A new study discovered the first evidence of the presence of venom glands similar to snake venom glands in caecilian amphibians. The study was published last July 3 in the iScience journal.
Caecilian is a type of limbless amphibians that can easily be mistaken for a snake. Although they are distantly related to reptiles, researchers have found specialized oral glands that are located along with a caecilian's teeth. This species is Siphonops annulatus, the ringed caecilian. The organ shares a biological origin with those present in snakes, and possibly also has the same function as snakes' venom glands.
More research is needed to confirm if the glands secrete venom; if they do, then the caecilians could be considered the oldest terrestrial vertebrates to having an oral venom gland.
Peculiarly, caecilians are almost blind; they combine the use of facial tentacles with slime to successfully navigate the soil and tunnels under the ground.
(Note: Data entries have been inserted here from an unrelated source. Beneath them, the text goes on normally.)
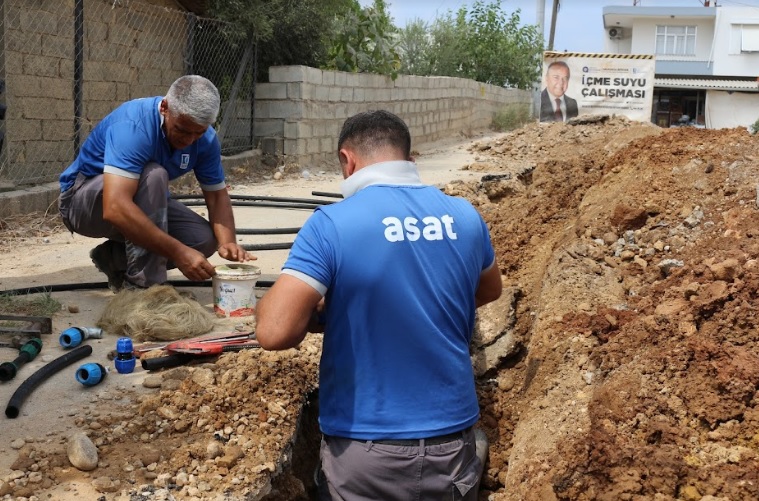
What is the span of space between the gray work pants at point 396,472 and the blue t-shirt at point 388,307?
1.7 inches

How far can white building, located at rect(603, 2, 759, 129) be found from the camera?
117 feet

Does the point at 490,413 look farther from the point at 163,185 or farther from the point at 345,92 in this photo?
the point at 345,92

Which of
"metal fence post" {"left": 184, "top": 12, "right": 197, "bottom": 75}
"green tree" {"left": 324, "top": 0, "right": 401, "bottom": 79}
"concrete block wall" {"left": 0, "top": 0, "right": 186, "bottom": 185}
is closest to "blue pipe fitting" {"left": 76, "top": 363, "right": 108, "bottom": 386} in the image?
"concrete block wall" {"left": 0, "top": 0, "right": 186, "bottom": 185}

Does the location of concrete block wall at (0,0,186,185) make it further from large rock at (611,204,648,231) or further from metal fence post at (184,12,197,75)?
large rock at (611,204,648,231)

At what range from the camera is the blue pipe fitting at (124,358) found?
11.9ft

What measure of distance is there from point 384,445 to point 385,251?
56 centimetres

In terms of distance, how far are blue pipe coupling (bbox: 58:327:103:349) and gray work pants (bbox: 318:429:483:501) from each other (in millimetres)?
1887

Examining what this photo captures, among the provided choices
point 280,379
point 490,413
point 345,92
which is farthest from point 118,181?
point 345,92

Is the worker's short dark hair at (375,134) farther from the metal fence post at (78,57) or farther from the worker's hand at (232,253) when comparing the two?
the metal fence post at (78,57)

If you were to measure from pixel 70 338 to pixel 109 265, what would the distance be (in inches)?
41.2

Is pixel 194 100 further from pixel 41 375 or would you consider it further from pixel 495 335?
pixel 495 335

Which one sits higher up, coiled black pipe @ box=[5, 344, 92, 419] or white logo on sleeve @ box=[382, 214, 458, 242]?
white logo on sleeve @ box=[382, 214, 458, 242]

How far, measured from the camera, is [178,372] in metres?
3.56

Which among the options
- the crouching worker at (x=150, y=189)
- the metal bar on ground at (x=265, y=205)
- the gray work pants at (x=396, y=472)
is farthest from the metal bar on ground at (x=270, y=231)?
the gray work pants at (x=396, y=472)
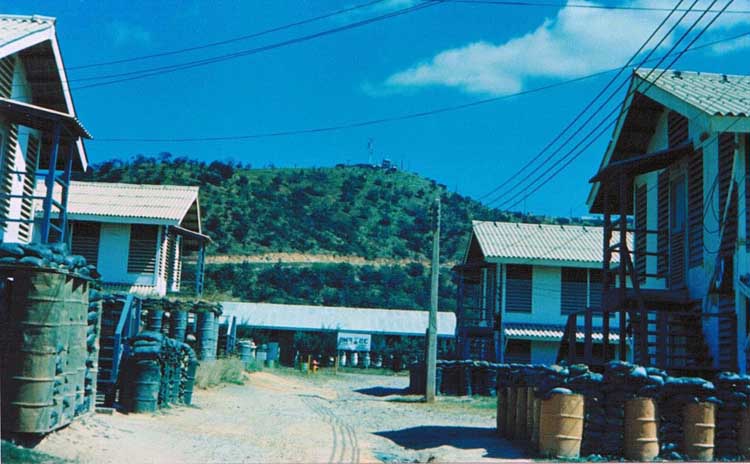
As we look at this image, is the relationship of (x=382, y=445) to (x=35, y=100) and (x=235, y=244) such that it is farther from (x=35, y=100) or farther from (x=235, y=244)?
(x=235, y=244)

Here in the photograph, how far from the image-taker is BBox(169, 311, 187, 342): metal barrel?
25656 mm

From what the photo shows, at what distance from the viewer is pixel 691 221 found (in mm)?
16531

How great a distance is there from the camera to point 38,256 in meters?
10.0

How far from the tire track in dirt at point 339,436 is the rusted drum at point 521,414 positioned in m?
2.67

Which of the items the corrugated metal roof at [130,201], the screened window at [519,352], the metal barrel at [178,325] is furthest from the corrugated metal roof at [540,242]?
the metal barrel at [178,325]

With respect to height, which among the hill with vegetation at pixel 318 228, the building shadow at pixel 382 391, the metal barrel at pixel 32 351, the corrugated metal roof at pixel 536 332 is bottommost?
the building shadow at pixel 382 391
Senior author and Structural Biology Laboratory, Butantan Institute, São Paulo director and biologist Carlos Jared said that there are two kinds of secretions made by the animal: the first is mostly in its tail, which produces a toxin, and the second is in the head which produces mucus used in crawling. A lot of the details of caecilian biology is unknown.
First author and Structural Biology Lab postdoctoral student Pedro Luiz Mailho-Fontana said that when he examined the ringed caecilian's mucous glands, he accidentally found glands never described before.
Mailho-Fontana discovered a series of small glands filled with fluid at both upper and lower jaws, which were connected to long ducts which opened at each tooth's base.
Upon embryonic analysis, Mailho-Fontana found how the glands came from a tissue apart from that which produced the poison and slime glands on the skin. The ringed caecilian's skin glands had an epidermal origin, while the oral glands originated from dental tissue, which is the same origin of reptile venom glands. This is the first time that this kind of gland was found in amphibians.
The secretions are suspected to be used for incapacitating prey. Butantan Institute evolutionary biologist Marta Maria Antoniazzi says that since caecilians are limbless, their mouth is their sole tool for hunting. This could be true unless some caecilians can constrict prey, as some snakes do.
Antoniazzi believes that the oral glands are activated upon biting down the prey. The chemical composition of the secretions was found to have a high activity from phospholipase A2, a protein commonly found in venomous animal toxins. It is present in the venom of wasps, bees, and numerous reptiles.
Surprisingly, phospholipase A2's biological activity in Siphonops annulatus was greater than that in some species of rattlesnakes. More biochemical analyses are required to confirm the toxic nature of the secretions.
Verification of the toxicity of these secretions may point to a relatively early evolutionary development of venom-secreting oral organs. Caecilian venom glands may be a primitive form of venom gland. Snakes arrived during the Cretaceous about 100 million years in the past, but caecilians appeared 150 million years earlier than snakes.
The study suggests that a connection might exist between being limbless and having venomous oral glands. According to Antoniazzi, caecilians, and snakes only have their head to explore, fight, kill, hunt, and eat. Such a body plan may encourage venom evolution.